[Xmca-l] Re: Neoformation and developmental change: Issue 4 article for discussion

David Kellogg dkellogg60@gmail.com
Thu Dec 14 18:48:23 PST 2017


Take a look at this.

https://en.wikipedia.org/wiki/The_Death_of_Socrates#/media/File:David_-_The_Death_of_Socrates.jpg

"The Death of Socrates" is a painting that practically invented
neo-classicism, and you can see why. It's got everything that Plato's
"Phaedo" has and most of "Crito" besides, put in a visual form that anybody
can take in at a glance (like the "arrow" formed by the line of sun on the
wall and the line of Socrates's leg with the line of heads hoving over the
floor, seemingly pointing to the Exit...).

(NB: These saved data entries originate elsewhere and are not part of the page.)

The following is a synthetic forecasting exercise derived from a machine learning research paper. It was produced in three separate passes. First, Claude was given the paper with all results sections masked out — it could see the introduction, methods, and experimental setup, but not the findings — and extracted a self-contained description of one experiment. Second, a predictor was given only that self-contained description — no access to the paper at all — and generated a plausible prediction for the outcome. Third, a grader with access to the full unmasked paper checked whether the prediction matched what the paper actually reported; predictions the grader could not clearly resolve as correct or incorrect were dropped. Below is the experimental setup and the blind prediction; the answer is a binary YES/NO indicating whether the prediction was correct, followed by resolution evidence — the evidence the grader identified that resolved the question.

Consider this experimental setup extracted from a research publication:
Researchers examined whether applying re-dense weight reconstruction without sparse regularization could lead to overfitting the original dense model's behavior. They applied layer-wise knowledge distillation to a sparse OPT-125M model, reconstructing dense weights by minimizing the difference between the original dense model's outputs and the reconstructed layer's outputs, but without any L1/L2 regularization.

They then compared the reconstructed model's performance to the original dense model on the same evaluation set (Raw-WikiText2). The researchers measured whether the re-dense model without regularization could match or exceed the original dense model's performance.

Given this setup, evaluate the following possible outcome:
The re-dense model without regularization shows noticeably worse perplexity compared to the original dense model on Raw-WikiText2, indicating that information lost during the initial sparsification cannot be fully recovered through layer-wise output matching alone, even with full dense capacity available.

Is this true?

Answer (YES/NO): NO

It's concrete (like the drawing
on paper that Wolff-Michael is talking about)--it's real paint and canvas
and if you are in New York you can go and see it at the Met. But it's also
highly abstract--Crito is fondling Socrates's leg for a good reason: he is
making the distinction between a necessary cause, i.e. Socrates's leg
muscles, whose activation is what brought Socrates to prison and whose
non-activation is what will keep him there until he dies of the hemlock)
and a sufficient one (both Socrates's supporters and his detractors wish
him to be an example to others, and that is why Socrates himself chooses to
die, in order to show that when you live in a city you must abide by its
judgements, even when they are unjust and wrong).

The problem with neo-classsicism is that it is very bad at explaining
emotion. You can see that the executioner is the one who is most
overwrought, and Plato, who sits, anachronistically, at the foot of the
(ahistorical) bed with his (ahistorical) gray head bowed is the least. What
Socrates is SUPPOSED to be conveying here is really not the distinction
between necessary cause and sufficient cause, but the foolishness of
fearing death, because according to him death is the beginning of a whole
new form of development, much realer and much less abstract than earthly
life because a more direct form of communion with the Platonic ideal.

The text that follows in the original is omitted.